British Columbia - Radium Hot Springs
By Michael Russell

Radium Hot Springs is at the gateway to the Kootenay National Park (KNP) which has long been an east-west travel route. It is believed that the area encompassed by the park, some 1406 sq. km., was traveled on a seasonal basis by First Nations. The Ktunaxa regularly crossed the Rockies via Whiteman Pass, Simpson Pass and Vermilion Pass to hunt buffalo on the plains.

The first non-native people in the area were trappers and fur traders with the first recorded visit by Sir George Simpson in 1841. Hard on Simpson's heels was James Sinclair who came over Whiteman Pass leading a cavalcade of Red River settlers en route to Walla Walla, Washington. In 1858 geologist James Hector led a branch of the Palliser expedition into the north end of the Kootenay area.

By the early 1900s local businessmen were lobbying for a road linking Windermere to Banff. Eventually the road was completed by the federal government in exchange for title to a strip of land on either side of the route. In 1920, this land was set aside as Kootenay National Park.
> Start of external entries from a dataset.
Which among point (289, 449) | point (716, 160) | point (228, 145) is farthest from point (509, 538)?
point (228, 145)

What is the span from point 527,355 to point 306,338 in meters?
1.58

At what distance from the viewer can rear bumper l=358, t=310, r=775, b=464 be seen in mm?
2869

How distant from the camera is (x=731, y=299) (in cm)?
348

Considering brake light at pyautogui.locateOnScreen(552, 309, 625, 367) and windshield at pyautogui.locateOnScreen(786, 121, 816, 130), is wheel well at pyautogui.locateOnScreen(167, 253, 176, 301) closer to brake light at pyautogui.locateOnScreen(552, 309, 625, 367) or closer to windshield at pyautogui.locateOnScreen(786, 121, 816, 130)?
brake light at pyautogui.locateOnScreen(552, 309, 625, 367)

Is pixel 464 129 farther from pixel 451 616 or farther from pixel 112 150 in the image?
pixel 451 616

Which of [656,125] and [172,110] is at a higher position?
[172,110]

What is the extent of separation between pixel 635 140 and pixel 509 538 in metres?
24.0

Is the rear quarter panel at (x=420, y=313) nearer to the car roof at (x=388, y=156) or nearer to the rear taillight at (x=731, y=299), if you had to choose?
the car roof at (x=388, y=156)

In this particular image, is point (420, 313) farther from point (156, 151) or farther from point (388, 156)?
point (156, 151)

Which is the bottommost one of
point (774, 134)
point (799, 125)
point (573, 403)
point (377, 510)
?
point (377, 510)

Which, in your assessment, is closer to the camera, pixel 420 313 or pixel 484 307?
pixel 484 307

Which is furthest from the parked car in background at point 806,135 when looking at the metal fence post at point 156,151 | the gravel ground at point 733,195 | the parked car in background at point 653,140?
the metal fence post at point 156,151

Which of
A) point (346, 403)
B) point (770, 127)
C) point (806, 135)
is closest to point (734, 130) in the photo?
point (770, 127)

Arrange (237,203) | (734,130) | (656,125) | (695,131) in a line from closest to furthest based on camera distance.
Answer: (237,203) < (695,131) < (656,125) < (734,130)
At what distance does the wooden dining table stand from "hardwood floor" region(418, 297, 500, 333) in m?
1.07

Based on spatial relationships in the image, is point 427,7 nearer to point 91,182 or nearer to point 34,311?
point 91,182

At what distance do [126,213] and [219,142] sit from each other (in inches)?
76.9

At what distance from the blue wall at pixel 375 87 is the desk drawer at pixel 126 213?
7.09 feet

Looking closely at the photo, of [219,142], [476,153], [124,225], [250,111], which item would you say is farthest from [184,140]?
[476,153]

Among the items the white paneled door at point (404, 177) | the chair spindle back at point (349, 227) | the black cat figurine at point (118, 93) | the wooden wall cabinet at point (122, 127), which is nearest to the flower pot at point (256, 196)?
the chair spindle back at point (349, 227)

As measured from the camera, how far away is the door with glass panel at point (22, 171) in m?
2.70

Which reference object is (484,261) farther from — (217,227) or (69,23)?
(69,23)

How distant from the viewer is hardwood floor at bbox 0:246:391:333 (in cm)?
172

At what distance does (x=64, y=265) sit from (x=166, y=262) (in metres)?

The best known built up area in the region is Radium Hot Springs which is just at the south entrance to the park through the narrow gorge of the Sinclair Canyon. Although it has a reputation for being perhaps the petunia and bighorn sheep capital of BC, Radium is most famous for which it was named, the healing, hot water springing from the earth and captured in a huge soaking pool.